#### Task
Return the lines from the data below exactly as they stand, from the line with "Answer in <instances>...</instances>. ## Task" to the line with "<instances>...</instances> (empty list", both ends included.

#### Information shown
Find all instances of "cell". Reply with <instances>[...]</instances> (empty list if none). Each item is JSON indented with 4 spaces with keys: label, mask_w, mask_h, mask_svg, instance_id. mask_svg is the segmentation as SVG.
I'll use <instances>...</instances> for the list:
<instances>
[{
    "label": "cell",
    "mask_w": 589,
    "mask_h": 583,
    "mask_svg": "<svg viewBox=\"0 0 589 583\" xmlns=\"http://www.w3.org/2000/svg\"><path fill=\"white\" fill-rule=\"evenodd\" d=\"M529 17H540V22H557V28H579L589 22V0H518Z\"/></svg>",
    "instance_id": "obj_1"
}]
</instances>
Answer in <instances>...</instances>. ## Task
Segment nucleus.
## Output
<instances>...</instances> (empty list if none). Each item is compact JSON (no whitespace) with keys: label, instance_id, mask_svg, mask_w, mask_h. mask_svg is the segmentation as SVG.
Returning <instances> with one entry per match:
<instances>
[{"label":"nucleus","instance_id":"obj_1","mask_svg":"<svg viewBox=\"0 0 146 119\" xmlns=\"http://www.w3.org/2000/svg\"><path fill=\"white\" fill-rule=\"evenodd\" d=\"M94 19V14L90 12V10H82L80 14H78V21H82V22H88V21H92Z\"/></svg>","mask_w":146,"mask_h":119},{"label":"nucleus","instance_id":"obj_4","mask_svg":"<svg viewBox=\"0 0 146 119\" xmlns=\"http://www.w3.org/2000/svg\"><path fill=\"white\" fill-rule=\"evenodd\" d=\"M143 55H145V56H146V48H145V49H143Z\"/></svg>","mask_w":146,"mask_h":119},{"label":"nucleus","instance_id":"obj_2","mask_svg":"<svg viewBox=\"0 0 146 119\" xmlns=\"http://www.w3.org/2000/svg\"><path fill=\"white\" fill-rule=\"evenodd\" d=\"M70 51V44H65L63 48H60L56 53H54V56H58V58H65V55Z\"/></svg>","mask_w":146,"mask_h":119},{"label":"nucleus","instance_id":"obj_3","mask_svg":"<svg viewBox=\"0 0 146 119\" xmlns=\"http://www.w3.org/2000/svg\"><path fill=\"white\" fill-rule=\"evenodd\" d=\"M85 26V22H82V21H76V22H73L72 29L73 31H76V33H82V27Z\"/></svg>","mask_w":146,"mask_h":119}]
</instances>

#### Complete response
Answer in <instances>...</instances>. ## Task
Segment nucleus.
## Output
<instances>...</instances> (empty list if none). Each item is compact JSON (no whitespace) with keys: label, instance_id, mask_svg, mask_w, mask_h. mask_svg is the segmentation as SVG.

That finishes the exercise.